--- begin ---

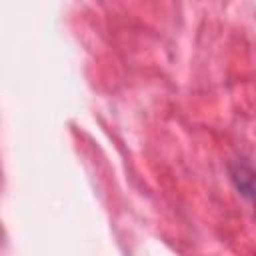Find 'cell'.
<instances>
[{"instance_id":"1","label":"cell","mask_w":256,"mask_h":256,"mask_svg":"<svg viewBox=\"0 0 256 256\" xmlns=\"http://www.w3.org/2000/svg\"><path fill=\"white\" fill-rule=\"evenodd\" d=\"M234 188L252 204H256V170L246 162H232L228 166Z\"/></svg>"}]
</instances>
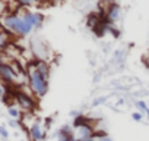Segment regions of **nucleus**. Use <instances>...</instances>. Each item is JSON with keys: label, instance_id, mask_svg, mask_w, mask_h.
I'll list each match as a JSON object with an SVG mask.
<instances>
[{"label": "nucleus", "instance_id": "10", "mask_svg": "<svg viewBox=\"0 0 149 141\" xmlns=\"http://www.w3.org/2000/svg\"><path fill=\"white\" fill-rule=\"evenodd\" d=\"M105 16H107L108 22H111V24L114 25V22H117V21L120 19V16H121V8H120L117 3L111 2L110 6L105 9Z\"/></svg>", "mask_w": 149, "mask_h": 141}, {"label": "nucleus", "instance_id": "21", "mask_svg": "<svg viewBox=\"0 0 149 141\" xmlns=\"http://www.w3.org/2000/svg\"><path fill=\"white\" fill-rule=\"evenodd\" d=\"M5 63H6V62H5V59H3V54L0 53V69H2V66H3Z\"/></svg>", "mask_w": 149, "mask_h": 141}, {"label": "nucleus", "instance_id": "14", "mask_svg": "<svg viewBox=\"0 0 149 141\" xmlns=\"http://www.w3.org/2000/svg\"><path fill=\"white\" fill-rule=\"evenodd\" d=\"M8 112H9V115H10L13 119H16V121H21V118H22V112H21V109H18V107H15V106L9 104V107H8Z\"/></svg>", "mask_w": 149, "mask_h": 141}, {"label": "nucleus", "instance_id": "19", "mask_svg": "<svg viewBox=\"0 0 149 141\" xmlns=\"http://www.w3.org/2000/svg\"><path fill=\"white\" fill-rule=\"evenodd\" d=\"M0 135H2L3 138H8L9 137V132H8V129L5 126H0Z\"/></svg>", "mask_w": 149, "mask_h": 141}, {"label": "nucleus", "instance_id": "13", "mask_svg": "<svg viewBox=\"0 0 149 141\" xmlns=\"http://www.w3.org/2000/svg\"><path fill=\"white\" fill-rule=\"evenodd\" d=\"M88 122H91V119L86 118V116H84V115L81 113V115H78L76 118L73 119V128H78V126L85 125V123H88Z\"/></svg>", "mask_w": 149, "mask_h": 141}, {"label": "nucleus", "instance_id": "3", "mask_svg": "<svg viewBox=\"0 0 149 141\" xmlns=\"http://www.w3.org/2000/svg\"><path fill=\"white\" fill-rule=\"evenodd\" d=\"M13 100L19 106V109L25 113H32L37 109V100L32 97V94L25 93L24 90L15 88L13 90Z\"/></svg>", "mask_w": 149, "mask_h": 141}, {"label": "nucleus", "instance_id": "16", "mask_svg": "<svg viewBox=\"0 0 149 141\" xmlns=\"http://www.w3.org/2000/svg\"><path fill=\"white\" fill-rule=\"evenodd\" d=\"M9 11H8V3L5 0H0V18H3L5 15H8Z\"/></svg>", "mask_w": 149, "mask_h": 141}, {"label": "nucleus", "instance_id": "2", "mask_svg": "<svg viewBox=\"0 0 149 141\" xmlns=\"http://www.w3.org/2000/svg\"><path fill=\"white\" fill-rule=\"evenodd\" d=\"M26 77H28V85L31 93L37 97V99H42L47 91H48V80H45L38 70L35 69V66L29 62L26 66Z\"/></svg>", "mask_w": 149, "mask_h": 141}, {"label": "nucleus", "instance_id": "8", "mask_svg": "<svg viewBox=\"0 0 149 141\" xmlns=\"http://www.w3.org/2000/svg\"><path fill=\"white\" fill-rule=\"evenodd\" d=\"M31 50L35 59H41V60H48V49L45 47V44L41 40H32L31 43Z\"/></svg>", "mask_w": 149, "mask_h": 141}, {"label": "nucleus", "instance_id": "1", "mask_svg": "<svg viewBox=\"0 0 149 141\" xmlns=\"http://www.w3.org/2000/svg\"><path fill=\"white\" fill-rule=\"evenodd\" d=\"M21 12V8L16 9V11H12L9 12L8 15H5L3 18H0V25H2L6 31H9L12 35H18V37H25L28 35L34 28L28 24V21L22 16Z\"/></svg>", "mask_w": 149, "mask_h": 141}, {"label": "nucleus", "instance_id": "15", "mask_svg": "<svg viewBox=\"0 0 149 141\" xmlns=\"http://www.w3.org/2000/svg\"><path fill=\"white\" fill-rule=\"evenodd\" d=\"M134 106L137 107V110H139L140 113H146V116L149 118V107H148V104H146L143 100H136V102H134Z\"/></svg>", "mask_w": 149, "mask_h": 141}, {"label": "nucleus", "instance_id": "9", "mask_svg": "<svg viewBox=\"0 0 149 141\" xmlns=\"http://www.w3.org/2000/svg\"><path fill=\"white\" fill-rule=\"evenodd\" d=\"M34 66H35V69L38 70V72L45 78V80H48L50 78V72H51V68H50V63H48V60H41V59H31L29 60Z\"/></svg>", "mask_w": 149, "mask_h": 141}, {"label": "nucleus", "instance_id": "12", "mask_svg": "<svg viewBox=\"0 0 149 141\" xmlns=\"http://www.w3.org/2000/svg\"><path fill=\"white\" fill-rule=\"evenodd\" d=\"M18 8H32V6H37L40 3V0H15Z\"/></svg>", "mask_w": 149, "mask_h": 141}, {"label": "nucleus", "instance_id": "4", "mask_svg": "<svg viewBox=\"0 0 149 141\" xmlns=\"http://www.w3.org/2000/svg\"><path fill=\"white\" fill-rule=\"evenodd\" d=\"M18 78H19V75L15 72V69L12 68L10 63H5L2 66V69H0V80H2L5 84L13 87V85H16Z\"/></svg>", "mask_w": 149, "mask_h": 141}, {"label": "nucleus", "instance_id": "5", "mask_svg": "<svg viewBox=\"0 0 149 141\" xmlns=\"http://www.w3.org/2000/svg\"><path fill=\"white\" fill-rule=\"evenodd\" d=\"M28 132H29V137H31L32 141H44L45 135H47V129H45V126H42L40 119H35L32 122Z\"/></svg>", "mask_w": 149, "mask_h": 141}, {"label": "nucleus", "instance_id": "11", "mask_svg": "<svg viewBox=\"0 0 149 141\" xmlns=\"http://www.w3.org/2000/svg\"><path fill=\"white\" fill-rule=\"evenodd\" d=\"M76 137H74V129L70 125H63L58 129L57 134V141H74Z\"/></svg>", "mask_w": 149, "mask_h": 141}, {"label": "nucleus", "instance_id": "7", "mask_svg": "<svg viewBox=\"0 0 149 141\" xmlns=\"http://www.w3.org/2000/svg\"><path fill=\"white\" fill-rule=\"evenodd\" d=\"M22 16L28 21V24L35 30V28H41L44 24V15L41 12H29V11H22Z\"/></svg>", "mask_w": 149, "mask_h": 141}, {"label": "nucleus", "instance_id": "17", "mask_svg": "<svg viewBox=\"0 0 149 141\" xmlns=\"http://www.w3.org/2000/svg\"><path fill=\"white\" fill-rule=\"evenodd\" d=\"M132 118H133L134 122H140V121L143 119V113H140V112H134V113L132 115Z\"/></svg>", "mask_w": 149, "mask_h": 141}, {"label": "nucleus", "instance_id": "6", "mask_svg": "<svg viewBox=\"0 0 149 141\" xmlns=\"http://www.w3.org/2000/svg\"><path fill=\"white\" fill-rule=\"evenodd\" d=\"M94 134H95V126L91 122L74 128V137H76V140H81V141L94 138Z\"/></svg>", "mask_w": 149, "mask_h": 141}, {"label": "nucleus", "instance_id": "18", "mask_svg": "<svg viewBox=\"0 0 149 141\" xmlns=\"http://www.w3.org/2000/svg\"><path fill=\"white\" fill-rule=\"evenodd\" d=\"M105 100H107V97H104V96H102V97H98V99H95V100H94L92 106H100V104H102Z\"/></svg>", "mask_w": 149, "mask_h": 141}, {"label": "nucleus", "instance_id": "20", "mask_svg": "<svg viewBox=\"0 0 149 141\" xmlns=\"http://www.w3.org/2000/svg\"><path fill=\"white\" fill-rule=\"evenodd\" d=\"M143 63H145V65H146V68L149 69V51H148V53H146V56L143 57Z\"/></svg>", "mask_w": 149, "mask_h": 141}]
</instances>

--- end ---

## CHALLENGE
Print the listing from its first line up to and including the line containing "Segment regions of", reproducing every line without change and leaving the pictures out of the answer.

## REPLY TO THE EXERCISE
Find 'cell'.
<instances>
[{"instance_id":"1","label":"cell","mask_w":256,"mask_h":256,"mask_svg":"<svg viewBox=\"0 0 256 256\" xmlns=\"http://www.w3.org/2000/svg\"><path fill=\"white\" fill-rule=\"evenodd\" d=\"M234 188L252 204H256V170L246 162H232L228 166Z\"/></svg>"}]
</instances>
Segment regions of **nucleus**. Use <instances>...</instances>. Each item is JSON with keys: label, instance_id, mask_svg, mask_w, mask_h.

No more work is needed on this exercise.